EXERCISE INPUTS.
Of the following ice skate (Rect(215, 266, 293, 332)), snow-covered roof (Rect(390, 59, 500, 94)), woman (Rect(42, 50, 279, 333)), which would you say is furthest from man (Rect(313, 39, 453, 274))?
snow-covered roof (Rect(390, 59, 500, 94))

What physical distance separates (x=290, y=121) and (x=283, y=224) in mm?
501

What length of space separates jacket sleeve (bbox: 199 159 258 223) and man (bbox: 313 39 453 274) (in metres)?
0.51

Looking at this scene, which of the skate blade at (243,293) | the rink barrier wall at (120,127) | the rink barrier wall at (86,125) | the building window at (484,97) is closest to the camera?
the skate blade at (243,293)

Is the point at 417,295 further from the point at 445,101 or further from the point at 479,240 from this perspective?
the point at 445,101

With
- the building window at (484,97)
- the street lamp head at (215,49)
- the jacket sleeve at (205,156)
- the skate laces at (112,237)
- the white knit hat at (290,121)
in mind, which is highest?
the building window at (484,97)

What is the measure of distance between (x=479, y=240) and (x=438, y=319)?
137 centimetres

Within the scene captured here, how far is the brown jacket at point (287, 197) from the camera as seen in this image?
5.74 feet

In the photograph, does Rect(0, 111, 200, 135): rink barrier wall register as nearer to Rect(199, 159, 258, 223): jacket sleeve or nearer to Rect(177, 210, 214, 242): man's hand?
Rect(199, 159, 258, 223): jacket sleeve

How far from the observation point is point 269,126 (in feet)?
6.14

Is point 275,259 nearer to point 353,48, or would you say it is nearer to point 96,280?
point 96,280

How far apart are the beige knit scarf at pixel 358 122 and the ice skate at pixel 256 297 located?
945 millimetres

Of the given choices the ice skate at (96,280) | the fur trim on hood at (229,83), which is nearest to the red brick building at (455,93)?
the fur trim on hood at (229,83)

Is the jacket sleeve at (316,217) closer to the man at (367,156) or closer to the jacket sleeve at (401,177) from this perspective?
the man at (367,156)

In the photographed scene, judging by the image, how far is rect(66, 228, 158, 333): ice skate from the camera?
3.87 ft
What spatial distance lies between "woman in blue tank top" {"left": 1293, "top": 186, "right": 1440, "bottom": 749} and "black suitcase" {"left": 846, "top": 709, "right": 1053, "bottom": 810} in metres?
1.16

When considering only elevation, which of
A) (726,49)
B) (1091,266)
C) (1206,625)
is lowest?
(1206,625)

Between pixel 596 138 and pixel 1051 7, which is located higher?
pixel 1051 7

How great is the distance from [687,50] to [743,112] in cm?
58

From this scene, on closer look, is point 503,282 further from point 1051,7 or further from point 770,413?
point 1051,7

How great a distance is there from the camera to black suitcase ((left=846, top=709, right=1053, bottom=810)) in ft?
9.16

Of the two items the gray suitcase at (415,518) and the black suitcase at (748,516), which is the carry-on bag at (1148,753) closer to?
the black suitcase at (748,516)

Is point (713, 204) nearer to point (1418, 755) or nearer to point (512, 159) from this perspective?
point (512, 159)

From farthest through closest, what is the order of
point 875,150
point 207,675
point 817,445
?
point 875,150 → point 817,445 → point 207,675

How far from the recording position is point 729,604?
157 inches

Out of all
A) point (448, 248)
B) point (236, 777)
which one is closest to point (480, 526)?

WHAT YOU SHOULD DO.
Copy out, word for word, every line of the data from the line with "Of the two items" through the last line.

PROBLEM SOLUTION.
Of the two items the gray suitcase at (415,518) and the black suitcase at (748,516), which is the carry-on bag at (1148,753) closer to?
the black suitcase at (748,516)

Is point (713, 204) nearer to point (1418, 755) or nearer to point (512, 159) from this perspective?
point (512, 159)

From farthest through closest, what is the order of
point 875,150
point 207,675
point 817,445
?
point 875,150 → point 817,445 → point 207,675

How far from the recording position is point 729,604?
157 inches

Out of all
A) point (448, 248)
B) point (236, 777)
which one is closest to point (480, 526)?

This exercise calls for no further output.